Norconex / crawlers

Norconex Crawlers (or spiders) are flexible web and filesystem crawlers for collecting, parsing, and manipulating data from the web or filesystem to various data repositories such as search engines.
https://opensource.norconex.com/crawlers
Apache License 2.0
183 stars 68 forks source link

DomSplitter and orphans deletion #609

Closed jetnet closed 5 years ago

jetnet commented 5 years ago

hello Pascal,

I found an issue with DomSplitter, e.g.

<splitter class="com.norconex.importer.handler.splitter.impl.DOMSplitter" selector="img" sourceCharset="UTF-8"/>

The very first crawl works fine, I'm getting the children docs into the index, but when I start the same crawl again (no changes on web-server), the collector removes those children docs.

INFO  [AbstractCrawler] localhost: Deleting orphan references (if any)...
INFO  [CrawlerEventManager] DOCUMENT_COMMITTED_REMOVE: http://localhost:88/ff-test.html!#pic1
INFO  [CrawlerEventManager] DOCUMENT_COMMITTED_REMOVE: http://localhost:88/ff-test.html!html > body > img:nth-child(5)
INFO  [CrawlerEventManager] DOCUMENT_COMMITTED_REMOVE: http://localhost:88/ff-test.html!html > body > img:nth-child(8)

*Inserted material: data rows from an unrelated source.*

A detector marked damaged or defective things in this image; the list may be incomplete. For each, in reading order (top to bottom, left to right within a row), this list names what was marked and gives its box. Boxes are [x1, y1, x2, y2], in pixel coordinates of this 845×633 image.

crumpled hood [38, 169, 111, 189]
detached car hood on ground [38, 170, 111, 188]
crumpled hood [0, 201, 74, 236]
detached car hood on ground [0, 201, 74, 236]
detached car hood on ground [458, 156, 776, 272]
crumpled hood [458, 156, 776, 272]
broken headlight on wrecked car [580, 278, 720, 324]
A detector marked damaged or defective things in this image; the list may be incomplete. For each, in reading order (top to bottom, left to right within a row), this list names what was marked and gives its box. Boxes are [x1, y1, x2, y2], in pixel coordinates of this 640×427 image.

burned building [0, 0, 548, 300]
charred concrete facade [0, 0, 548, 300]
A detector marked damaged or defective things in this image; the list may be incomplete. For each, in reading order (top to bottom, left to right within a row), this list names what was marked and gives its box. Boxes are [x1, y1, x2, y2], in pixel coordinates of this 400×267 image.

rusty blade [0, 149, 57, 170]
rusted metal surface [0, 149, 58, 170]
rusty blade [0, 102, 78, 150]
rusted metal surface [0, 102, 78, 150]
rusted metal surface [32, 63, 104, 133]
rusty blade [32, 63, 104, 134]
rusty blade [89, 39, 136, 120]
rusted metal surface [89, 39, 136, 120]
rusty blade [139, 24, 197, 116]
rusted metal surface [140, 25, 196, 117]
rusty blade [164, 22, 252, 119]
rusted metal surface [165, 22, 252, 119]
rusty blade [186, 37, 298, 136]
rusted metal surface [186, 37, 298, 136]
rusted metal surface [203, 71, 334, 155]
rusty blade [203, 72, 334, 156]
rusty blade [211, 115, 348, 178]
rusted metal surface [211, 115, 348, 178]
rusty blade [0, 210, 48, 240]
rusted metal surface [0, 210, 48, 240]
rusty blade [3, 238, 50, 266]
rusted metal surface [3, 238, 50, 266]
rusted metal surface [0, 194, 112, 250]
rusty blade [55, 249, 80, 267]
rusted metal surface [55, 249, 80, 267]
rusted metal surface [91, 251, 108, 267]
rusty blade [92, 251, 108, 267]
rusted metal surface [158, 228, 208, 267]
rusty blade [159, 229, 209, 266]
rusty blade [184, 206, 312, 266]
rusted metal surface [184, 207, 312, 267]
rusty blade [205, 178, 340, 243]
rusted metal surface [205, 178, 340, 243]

The desired behaviour: to delete them, when their parent is gone. Do you have any idea how to fix it? Thanks a lot!

jetnet commented 5 years ago

forgot to mention, that the orphan strategy is set to DELETE:

<orphansStrategy>DELETE</orphansStrategy>
essiembre commented 5 years ago

Can you share a config that reproduces the issue? I tried the split as you did, which works fine (with DELETE orphans strategy). Then I re-ran it a few times, and if the containing document stays the same (unmodified), the children also appear unmodified. Relevant snippet:

INFO  [CrawlerEventManager]       REJECTED_UNMODIFIED: http://localhost/crawl-tests/
INFO  [CrawlerEventManager]       REJECTED_UNMODIFIED: http://localhost/crawl-tests/!html > body > p:nth-child(3) > img
INFO  [CrawlerEventManager]       REJECTED_UNMODIFIED: http://localhost/crawl-tests/!html > body > p:nth-child(4) > img
INFO  [CrawlerEventManager]       REJECTED_UNMODIFIED: http://localhost/crawl-tests/!html > body > p:nth-child(5) > img
...
INFO  [AbstractCrawler] crawler-test: Deleting orphan references (if any)...
INFO  [AbstractCrawler] crawler-test: Deleted 0 orphan references...
jetnet commented 5 years ago

strange... if it works for you, when it must be something wrong with my config. since I changed the image metadata extraction from DomSplitter to TikaLinkExtractor, the issue is no longer relevant. I'll re-open the ticket, if I encounter this again. Thanks!